The original play contains dense, Shakespearean language in verse and song.
Friday's featured couplets such as, “O-M-G / The countess has fallen for me.”
And a duke's plea to a woman: “Do you love me? Check yes or no.”
Which makes more sense when you consider that the actors were fifth-graders at West Lenoir Elementary. The school produces a remixed Shakespeare play each year.

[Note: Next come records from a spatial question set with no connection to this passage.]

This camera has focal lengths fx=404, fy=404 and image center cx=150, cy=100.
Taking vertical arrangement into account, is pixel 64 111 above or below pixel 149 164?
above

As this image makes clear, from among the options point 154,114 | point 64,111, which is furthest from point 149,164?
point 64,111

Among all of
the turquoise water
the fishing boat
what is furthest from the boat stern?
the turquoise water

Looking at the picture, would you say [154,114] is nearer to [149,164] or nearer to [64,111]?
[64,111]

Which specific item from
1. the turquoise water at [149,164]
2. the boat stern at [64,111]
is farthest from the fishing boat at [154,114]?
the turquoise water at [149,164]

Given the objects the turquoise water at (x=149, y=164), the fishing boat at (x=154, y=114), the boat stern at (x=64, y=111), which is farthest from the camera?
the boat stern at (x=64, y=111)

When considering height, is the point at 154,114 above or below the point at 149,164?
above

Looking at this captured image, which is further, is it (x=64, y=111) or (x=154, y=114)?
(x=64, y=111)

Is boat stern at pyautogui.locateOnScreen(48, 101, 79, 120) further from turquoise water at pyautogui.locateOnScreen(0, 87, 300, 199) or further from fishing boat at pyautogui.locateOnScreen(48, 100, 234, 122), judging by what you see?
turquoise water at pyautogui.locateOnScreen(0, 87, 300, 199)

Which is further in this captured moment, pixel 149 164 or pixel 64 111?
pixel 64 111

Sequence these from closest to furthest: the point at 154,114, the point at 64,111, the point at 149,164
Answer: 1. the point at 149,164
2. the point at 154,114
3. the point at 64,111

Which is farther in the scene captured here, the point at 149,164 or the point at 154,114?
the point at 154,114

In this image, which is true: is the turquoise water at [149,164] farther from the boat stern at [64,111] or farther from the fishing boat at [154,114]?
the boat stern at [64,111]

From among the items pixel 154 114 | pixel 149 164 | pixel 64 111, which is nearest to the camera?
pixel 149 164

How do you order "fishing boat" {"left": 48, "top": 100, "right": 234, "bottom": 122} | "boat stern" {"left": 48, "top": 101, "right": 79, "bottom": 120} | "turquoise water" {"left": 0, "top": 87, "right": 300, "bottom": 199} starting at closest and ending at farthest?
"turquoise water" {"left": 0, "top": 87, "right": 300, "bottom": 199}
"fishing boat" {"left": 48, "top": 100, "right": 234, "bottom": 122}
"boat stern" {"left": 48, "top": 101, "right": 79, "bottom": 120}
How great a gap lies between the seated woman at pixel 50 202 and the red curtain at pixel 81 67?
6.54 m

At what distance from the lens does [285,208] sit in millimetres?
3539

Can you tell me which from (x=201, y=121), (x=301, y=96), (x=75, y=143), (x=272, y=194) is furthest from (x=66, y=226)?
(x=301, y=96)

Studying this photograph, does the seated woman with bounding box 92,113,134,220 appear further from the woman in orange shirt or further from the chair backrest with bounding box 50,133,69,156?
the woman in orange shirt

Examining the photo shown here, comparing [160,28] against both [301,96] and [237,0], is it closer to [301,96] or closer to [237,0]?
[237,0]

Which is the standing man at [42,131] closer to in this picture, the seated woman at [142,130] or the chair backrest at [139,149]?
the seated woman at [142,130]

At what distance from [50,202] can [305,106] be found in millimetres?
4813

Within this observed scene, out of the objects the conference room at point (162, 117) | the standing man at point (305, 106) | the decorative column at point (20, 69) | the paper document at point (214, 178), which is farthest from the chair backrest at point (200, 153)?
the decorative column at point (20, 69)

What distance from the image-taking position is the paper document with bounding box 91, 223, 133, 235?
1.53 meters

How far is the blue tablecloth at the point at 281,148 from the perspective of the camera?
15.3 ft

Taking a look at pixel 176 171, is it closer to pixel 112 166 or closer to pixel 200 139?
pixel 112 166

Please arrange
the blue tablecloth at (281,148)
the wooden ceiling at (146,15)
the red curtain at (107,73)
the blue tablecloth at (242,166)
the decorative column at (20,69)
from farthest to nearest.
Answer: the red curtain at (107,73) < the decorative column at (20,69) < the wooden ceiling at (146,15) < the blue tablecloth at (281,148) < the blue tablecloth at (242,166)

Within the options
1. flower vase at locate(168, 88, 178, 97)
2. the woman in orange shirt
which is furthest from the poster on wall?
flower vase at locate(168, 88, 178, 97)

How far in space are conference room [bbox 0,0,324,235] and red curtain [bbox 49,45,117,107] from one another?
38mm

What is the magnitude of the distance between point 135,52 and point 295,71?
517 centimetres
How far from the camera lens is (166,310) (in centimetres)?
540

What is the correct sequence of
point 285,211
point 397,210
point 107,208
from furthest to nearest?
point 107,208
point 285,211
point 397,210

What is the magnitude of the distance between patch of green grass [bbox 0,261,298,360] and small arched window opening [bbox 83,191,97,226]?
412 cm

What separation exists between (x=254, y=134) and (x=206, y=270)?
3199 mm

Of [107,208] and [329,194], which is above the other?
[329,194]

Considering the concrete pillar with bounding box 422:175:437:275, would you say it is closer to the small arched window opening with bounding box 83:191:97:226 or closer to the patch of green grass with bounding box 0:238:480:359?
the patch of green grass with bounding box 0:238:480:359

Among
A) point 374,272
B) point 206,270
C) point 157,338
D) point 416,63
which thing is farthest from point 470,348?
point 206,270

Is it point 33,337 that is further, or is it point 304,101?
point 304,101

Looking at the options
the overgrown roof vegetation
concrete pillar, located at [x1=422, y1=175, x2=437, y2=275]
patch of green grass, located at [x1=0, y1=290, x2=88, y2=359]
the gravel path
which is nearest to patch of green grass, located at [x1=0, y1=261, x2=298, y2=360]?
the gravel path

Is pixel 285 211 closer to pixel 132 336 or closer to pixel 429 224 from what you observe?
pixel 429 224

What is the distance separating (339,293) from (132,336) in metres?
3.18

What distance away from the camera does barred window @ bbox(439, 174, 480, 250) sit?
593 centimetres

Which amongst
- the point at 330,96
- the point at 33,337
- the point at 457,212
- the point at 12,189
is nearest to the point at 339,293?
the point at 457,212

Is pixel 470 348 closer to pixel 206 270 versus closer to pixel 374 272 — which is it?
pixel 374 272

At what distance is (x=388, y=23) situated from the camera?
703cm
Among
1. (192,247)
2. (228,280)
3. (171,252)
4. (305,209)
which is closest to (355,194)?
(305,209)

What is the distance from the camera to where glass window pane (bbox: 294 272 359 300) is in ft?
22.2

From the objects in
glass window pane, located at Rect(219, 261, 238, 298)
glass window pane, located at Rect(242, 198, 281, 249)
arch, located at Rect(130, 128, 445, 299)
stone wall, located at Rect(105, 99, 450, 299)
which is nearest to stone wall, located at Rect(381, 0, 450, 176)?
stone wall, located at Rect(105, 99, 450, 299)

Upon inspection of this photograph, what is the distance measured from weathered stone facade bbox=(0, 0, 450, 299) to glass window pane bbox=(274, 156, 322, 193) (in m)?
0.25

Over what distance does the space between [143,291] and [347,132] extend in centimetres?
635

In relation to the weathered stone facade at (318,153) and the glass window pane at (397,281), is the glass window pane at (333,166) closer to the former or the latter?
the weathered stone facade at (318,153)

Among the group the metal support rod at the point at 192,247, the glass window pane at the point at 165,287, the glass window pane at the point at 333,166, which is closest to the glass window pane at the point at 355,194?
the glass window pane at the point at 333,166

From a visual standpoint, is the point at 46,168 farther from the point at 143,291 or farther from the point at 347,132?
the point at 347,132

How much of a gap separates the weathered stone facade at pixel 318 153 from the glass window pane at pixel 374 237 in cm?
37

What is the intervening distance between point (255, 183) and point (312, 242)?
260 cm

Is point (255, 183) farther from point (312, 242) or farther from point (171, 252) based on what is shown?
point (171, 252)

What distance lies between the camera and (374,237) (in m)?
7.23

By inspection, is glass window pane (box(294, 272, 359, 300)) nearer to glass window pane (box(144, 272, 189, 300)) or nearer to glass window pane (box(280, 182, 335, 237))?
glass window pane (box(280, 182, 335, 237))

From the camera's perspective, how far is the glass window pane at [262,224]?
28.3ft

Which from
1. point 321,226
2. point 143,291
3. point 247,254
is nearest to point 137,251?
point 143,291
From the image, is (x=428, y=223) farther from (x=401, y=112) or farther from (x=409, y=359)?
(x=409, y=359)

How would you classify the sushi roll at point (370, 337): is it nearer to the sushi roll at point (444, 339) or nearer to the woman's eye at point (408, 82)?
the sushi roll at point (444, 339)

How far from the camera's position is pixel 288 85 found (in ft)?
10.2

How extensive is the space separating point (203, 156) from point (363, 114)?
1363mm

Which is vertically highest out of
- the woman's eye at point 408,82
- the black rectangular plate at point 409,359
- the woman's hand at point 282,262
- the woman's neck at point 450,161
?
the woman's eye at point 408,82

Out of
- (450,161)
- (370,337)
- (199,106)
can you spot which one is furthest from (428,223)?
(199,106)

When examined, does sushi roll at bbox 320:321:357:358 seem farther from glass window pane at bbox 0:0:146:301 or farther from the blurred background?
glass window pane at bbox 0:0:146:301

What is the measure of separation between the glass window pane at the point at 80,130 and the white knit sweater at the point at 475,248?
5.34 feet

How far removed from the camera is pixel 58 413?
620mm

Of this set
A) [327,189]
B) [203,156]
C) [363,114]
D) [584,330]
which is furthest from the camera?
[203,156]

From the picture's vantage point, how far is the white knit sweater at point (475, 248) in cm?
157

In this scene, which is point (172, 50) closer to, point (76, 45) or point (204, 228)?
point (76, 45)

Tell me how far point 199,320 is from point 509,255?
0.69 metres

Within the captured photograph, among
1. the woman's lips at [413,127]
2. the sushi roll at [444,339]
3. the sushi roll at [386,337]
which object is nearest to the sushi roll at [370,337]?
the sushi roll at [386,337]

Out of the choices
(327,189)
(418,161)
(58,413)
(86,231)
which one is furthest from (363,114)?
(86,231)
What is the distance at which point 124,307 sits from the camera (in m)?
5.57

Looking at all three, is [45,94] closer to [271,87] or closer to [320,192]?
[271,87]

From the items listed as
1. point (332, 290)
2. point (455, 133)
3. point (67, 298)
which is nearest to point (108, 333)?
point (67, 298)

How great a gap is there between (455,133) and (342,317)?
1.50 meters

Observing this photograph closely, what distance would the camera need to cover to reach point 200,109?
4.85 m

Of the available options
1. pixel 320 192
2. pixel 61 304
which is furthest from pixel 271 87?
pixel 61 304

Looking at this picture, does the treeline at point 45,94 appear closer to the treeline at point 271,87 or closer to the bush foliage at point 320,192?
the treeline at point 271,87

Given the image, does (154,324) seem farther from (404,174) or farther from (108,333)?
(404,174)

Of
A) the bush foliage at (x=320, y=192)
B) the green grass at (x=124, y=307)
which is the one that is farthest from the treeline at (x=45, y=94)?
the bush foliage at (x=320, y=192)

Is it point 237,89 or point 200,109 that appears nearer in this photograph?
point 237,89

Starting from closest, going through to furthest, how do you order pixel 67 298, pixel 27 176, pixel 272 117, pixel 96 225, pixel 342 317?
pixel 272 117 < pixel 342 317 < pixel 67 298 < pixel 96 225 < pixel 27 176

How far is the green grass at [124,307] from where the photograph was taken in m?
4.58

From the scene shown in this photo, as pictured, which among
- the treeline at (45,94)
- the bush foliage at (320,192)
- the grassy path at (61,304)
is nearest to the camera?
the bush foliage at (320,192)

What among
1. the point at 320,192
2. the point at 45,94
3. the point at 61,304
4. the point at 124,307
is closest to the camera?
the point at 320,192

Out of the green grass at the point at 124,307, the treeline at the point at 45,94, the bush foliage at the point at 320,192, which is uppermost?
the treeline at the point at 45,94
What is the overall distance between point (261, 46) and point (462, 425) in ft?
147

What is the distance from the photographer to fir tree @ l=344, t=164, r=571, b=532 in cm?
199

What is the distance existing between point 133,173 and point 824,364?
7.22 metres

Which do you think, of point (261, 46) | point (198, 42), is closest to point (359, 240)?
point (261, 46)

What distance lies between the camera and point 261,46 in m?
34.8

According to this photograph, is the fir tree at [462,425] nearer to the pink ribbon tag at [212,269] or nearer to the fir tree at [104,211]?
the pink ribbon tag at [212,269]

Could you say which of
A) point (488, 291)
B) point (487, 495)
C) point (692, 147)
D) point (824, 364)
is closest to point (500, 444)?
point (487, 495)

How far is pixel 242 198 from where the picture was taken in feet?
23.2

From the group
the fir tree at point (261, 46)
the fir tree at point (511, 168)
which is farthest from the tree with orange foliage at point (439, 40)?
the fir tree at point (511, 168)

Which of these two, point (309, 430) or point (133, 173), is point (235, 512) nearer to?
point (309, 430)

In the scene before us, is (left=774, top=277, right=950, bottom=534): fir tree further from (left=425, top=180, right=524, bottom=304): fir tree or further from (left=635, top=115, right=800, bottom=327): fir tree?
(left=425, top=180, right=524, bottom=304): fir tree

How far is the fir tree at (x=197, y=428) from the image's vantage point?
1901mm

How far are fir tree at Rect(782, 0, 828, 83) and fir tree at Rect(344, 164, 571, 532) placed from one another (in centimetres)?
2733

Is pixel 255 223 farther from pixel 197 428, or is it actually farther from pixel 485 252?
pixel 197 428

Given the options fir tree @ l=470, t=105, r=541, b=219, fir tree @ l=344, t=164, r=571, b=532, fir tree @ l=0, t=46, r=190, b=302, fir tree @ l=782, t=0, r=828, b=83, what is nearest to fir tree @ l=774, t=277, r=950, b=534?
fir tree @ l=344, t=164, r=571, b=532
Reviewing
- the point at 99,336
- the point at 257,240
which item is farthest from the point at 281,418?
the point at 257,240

"Night," one of Shakespeare's handful of comedies, tells the story of the shipwrecked Viola and her twin brother, Sebastian. Thinking her twin has died at sea, Viola takes the name Cesario and disguises herself as a man to work for Duke Orsino. The play's a web of false assumptions and unrequited love: Orsino is in love with the beautiful Olivia, who's in love with "Cesario," who's in love with Duke Orsino.
On Friday, new lines were coupled with a healthy dose of physical comedy.
Taken together, the irreverent take on Shakespeare’s comedy had one noticeable result: The kids in the audience realized it was a comedy. Students from near (the actors’ West Lenoir classmates) and far (Morganton) ripped into giggles during almost every scene.
The rewritten show was the result of a collaboration between four fifth-grade teachers: Susan Terry, Mallory Garnes, Ann Matthews and Melissa Jaroszewski.
It’s safe to say the annual fifth-grade play is their baby (though that baby is now 3 years old – previously, they picked "A Midsummer Night’s Dream" and "Macbeth").
“It’s Susan’s passion,” Matthews said at a rehearsal Thursday, launching into a story about how long students have studied Shakespeare in Terry’s fifth-grade classes.
The show blends various pieces of the curriculum, and every student is involved in some way. Some have an onstage role, some paint sets, some run sound and lights, others serve as ushers and greeters.
On Friday, the show was long, and the kids in the audience were kids, so they did some whispering and seat-wriggling.
But they also clapped the way kids do (arms swung out to capacity, palms smacking – the opposite of a golf clap) and laughed the way kids do (deep belly-laughs, not just-to-be-polite snickers).
Thanks to its facelift, "Twelfth Night" wasn’t dead, old British theatre. It was comedy.